Immunoasssay Chromatographic Antigen Test for Rapid Diagnosis of Group A Beta Hemolytic Streptococcus Pharyngitis in Children: A Cross/ Sectional Study
S Noorbakhsh,A Tabatabaei,M Farhadi,F Ebrahimi Taj
Iranian Journal of Microbiology , 2011,
Abstract: Background and Objective: Group A beta-hemolytic streptococcus (GABHS) is an important pharyngotonsillitis etiologic agent in children. The objective of this study was diagnosis of streptococcal pharyngitis based on rapid antigen detection test and conventional pharyngeal culture.Materials and Methods: The rapid GABHS antigen detection test was compared to culture on blood agar, the gold standard for the diagnosis of this etiologic agent.Results: Streptococcal antigen was detected in pharyngeal specimens of 34.5% of cases by rapid strip test. We detected group A Streptococcus in 17.2% of pharyngeal culture. There was no agreement between two methods ( PV < 0.1). The negative pharyngeal culture results are probably due to antibiotic usage in 43.2 % of patients. Positive rapid test results in pharyngeal swab was age dependent ( P < 0.05).

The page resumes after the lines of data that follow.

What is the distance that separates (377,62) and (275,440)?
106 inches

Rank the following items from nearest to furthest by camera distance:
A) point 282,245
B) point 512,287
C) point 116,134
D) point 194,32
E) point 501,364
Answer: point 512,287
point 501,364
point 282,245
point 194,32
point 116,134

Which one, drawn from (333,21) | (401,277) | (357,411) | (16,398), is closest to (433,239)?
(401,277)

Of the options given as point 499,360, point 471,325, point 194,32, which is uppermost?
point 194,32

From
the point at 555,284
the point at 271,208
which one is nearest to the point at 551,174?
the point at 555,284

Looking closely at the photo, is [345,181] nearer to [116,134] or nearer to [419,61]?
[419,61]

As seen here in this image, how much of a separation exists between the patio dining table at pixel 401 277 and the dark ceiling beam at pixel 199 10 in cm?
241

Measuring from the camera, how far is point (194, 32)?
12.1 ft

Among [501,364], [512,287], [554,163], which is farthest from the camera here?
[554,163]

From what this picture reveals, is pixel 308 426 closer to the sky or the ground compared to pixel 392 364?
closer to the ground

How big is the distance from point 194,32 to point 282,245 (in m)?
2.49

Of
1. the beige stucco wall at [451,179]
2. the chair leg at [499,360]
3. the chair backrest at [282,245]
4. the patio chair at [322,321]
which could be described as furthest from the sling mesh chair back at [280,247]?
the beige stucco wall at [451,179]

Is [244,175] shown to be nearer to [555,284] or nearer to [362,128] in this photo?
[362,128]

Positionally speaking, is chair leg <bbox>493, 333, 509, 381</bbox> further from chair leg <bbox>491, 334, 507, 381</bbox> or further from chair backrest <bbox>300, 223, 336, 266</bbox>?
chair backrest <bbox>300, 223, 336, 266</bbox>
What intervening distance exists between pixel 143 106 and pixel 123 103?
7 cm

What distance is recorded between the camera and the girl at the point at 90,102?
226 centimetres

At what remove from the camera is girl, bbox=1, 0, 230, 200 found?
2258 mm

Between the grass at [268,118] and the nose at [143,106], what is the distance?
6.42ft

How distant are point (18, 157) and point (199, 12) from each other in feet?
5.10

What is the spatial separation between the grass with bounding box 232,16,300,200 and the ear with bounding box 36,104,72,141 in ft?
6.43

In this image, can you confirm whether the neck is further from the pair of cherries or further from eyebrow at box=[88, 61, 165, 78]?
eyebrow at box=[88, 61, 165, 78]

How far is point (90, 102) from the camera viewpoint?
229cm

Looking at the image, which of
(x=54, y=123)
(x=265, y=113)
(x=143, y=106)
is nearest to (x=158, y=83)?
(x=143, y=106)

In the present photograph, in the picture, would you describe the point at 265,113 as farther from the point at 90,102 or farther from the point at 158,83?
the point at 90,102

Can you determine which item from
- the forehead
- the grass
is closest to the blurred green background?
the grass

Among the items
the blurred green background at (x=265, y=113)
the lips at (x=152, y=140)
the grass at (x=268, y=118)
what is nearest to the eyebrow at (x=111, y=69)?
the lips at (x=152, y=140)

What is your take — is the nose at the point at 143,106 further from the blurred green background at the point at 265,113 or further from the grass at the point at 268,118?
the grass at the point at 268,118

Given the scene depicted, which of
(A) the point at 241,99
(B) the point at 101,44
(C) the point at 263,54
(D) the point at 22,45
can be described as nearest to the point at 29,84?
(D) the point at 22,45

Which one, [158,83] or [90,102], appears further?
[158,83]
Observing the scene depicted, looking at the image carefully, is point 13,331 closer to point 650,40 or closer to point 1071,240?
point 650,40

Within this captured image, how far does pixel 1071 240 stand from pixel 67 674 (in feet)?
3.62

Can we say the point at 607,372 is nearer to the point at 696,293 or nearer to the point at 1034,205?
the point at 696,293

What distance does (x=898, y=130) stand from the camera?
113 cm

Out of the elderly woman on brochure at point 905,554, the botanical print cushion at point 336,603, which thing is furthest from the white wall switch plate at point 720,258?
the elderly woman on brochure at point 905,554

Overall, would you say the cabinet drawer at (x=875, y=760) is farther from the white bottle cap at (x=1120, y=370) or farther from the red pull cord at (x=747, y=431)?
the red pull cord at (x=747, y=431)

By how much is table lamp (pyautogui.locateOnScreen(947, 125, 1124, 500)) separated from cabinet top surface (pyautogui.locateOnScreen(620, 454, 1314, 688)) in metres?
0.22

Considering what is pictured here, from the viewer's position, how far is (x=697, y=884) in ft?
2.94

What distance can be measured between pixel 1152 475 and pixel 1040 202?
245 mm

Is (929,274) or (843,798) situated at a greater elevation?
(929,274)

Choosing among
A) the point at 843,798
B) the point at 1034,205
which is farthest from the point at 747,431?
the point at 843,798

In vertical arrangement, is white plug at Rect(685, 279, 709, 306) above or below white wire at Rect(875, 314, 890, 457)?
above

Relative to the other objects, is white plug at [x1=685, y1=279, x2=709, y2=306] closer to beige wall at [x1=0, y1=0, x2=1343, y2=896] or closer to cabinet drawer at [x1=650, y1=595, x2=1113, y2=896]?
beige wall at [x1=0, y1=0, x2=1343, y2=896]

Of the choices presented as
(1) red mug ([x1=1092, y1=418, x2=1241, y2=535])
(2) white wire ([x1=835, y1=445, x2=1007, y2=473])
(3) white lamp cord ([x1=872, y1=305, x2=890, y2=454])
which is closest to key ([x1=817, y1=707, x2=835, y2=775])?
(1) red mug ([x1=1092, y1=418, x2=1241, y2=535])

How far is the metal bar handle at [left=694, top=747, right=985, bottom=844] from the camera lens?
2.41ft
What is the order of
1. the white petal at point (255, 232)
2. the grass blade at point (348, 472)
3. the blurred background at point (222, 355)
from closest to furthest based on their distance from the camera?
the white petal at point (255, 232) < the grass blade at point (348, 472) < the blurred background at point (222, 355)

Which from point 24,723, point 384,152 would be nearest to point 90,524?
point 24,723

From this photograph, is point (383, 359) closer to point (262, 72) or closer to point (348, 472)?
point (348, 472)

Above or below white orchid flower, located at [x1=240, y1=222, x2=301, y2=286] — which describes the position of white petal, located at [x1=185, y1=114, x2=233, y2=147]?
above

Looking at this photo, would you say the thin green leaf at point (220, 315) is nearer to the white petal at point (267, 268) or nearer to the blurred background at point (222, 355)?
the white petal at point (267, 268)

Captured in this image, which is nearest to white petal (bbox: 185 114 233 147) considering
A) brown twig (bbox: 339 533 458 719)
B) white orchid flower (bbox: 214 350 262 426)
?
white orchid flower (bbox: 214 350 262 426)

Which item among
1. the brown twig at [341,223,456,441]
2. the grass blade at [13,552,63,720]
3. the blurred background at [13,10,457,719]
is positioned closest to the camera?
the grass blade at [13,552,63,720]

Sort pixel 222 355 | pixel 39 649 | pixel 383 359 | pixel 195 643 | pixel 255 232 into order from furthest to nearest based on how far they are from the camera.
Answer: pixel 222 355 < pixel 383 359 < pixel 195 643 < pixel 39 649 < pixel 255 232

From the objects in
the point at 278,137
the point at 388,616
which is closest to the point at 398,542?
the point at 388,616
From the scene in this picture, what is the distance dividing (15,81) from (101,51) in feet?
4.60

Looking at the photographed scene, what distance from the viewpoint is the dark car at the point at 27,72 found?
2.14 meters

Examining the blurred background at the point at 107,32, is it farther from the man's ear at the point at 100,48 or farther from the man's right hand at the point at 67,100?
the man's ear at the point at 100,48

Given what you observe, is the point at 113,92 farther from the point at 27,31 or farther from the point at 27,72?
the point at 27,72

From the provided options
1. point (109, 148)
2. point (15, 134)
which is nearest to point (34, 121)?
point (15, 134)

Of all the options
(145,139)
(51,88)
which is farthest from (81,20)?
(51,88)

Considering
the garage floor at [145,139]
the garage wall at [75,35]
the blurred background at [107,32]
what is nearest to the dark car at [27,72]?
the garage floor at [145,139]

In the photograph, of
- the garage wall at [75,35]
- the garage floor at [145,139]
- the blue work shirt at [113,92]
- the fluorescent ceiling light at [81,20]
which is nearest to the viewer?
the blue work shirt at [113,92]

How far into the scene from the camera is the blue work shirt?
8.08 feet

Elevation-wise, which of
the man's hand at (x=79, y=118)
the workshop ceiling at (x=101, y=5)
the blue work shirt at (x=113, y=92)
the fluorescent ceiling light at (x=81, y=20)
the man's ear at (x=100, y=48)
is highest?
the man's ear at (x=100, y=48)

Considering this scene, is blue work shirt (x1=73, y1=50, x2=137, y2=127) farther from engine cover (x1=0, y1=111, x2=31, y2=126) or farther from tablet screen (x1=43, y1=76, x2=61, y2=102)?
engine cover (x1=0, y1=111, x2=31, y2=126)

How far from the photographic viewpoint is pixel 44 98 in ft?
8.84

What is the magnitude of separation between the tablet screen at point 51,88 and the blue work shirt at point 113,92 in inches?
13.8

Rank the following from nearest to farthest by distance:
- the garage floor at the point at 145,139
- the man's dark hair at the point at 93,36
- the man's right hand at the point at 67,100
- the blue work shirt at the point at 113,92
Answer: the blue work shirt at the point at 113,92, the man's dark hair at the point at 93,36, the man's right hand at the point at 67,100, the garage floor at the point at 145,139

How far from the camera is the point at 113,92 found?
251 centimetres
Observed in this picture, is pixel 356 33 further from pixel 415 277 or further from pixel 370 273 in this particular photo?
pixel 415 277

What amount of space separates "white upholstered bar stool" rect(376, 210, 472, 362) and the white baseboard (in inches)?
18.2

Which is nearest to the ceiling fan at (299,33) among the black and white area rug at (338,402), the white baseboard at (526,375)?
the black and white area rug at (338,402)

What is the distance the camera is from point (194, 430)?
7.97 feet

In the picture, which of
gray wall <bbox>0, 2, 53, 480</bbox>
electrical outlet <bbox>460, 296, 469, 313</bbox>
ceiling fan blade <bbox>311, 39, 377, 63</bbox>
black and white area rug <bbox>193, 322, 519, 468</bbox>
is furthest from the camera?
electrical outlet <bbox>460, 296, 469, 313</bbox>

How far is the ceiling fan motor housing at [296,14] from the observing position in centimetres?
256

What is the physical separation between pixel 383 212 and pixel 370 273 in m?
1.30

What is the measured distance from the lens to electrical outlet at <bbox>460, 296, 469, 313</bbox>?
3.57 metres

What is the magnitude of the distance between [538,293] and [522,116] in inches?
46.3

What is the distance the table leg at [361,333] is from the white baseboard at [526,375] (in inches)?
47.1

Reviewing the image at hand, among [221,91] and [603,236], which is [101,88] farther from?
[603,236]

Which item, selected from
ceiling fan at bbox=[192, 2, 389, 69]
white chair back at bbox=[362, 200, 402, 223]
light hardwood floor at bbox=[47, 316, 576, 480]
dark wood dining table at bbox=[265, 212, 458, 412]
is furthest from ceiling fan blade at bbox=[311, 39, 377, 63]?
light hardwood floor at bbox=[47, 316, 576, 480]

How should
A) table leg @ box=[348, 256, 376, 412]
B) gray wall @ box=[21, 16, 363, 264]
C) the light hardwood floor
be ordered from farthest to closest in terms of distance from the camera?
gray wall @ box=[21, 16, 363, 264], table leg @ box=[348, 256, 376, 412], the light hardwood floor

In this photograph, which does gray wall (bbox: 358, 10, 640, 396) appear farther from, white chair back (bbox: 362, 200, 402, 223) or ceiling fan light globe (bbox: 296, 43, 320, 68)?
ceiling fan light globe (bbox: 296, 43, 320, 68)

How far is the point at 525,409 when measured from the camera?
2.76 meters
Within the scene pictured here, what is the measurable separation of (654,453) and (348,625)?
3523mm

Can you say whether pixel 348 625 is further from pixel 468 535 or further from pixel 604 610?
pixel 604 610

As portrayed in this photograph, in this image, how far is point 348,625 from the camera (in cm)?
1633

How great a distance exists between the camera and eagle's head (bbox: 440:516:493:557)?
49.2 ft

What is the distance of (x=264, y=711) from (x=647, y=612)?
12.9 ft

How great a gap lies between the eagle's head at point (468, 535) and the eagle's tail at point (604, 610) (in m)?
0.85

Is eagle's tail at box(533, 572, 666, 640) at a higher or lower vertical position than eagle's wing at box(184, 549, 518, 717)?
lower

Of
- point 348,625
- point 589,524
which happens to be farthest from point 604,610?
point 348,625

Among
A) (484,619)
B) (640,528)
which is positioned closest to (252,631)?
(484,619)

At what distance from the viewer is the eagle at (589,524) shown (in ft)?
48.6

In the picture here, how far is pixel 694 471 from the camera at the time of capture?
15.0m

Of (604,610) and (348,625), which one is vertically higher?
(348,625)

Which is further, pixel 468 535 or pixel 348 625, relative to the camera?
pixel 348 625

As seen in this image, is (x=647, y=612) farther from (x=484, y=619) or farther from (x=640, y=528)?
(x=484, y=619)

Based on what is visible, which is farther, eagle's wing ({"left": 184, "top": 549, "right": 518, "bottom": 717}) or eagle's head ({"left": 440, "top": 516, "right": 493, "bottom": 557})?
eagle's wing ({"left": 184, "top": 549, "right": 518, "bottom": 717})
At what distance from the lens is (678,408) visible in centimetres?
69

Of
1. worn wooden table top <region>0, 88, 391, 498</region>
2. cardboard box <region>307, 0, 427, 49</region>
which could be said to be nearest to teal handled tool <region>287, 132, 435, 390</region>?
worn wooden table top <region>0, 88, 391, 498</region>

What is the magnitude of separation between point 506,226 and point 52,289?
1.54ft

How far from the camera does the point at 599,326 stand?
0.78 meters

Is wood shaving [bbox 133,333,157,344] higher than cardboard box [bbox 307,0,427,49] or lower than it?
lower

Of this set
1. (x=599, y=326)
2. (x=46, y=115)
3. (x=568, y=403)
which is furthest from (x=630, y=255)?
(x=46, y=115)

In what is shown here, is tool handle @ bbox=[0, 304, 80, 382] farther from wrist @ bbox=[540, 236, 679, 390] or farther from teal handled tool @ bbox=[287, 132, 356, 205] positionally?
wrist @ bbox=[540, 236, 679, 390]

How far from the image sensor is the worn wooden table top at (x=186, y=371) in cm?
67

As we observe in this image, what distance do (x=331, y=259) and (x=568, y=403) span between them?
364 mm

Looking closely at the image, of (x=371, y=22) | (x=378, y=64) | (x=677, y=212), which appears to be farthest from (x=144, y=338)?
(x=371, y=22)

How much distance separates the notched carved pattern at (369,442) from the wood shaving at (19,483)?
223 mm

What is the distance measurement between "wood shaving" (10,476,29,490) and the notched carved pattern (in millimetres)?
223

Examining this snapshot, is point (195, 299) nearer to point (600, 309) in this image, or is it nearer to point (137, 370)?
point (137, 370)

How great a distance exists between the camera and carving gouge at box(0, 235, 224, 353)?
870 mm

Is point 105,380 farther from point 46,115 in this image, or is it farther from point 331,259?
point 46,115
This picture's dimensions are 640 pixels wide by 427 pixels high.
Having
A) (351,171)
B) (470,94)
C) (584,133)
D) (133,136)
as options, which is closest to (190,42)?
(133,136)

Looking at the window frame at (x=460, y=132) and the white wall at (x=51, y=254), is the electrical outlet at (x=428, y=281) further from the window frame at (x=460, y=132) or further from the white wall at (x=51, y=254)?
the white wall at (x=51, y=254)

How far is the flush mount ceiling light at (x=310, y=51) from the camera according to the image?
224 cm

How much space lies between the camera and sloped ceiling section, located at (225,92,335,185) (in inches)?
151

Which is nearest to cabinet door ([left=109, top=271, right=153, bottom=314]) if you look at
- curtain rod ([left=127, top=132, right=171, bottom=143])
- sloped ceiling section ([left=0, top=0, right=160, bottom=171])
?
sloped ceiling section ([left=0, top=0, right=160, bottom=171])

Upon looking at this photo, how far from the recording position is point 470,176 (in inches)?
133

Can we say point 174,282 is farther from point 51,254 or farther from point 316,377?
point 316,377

There was good correlation between observing the "petechia in pharynx of patients" and positive rapid test in pharyngeal swab (P < 0.004). Throat culture results were relatated to previous antibiotic usage ( P < 0.03).Conclusion: The rapid test in pharyngeal swab is helpful for rapid diagnosis and treatment of GABHS pharyngitis. Diagnosis of GABHS pharyngitis based on soley clinical findings is misleading in the majority of cases. Petechia observed in pharynx of the cases was highly predictive of streptococcal pharyngitis.